By the time we got to August, I was seriously down in the dumps. When we arrived at the Oregon Coast for our annual beach vacation, I had a complete meltdown. My poor husband. I'm going to write more about that next week, because something really cool happened that day, and it's worth its own post.
Maybe I just needed a good cry, or maybe it was the soothing powers of the salty air and crashing surf. Maybe it was the hours of talking I did on our morning walks. Again, my poor husband. But throughout the course of that week, something really good happened.
I found my way back to the positive.
I realized that the underlying issue was my panic about the future - a future where my job as a mom has changed, where I don't know what I'm supposed to do with myself, and where I desperately miss those two little boys who called me "mommy". Nobody tells you how heartbreaking it's going to be when you have to let them go.
But here's the thing - that future is coming, whether I want it to or not. And that's as it should be.
The only thing that's changed is how I view it.
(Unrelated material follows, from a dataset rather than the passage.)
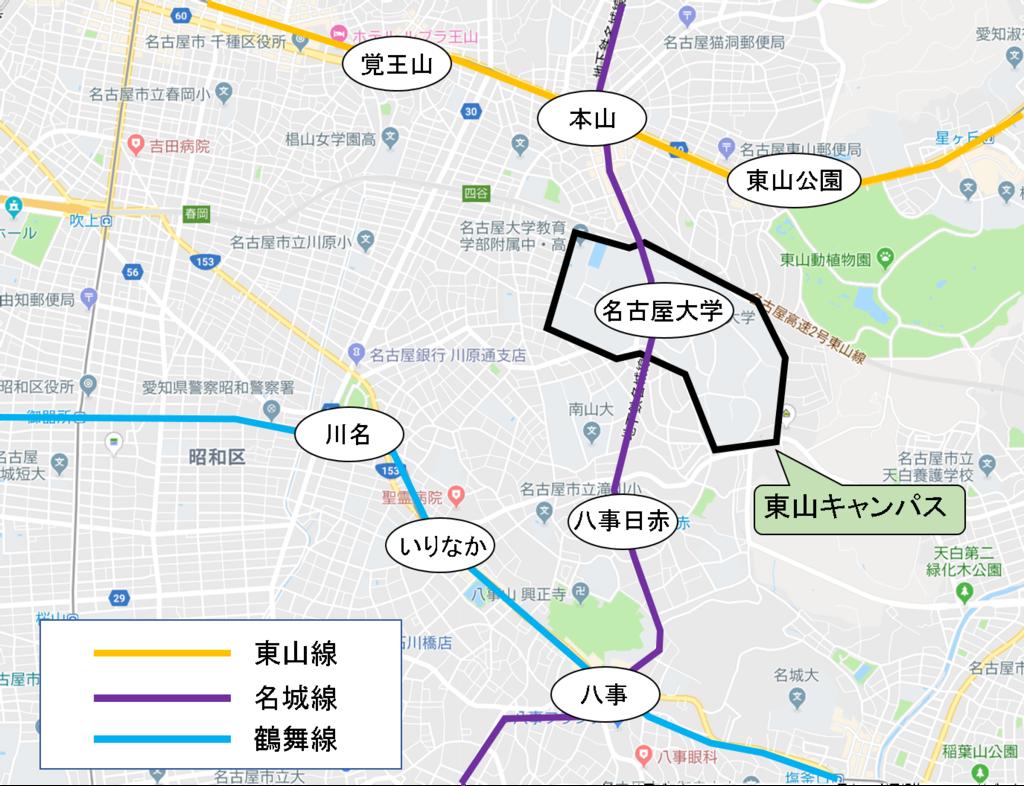 f:id:ONOtakahiro:20180926180542p:plain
I'm choosing to focus on the positive. This is an exciting time in my boys' lives, and I want to cheer them on every step of the way. I want them to see a strong mama who loves and encourages them, but who also has a life of her own, separate from theirs. I know there will be days where I'll still be sad, and it's okay to acknowledge those feelings, but I won't dwell on them.
Yesterday morning when T left for his first day of senior year, I didn't have another meltdown. I worked out, and then sat at my computer and started writing. I began this blog because I love to write, and by writing I hope to become a better writer. I'm on the brink of something new, and I want to make the best of this life I've been given. Definitely something to be positive about.
Speaking of positivity, my friend Rena, who blogs at The Diary of An Alzheimer's Caregiver and Rena's World, has to be the most positive woman I know. It's unbelievable all the things life has thrown at her but she gets through it with her great attitude and outlook. Rena is a full time caregiver to her mom who suffers from Alzheimer's, and on October 17th, she will be participating in the Walk2EndAlz. There is currently no cure for this terrible disease, and continued research is so necessary. To learn more about it and make a donation to Rena's team, visit here.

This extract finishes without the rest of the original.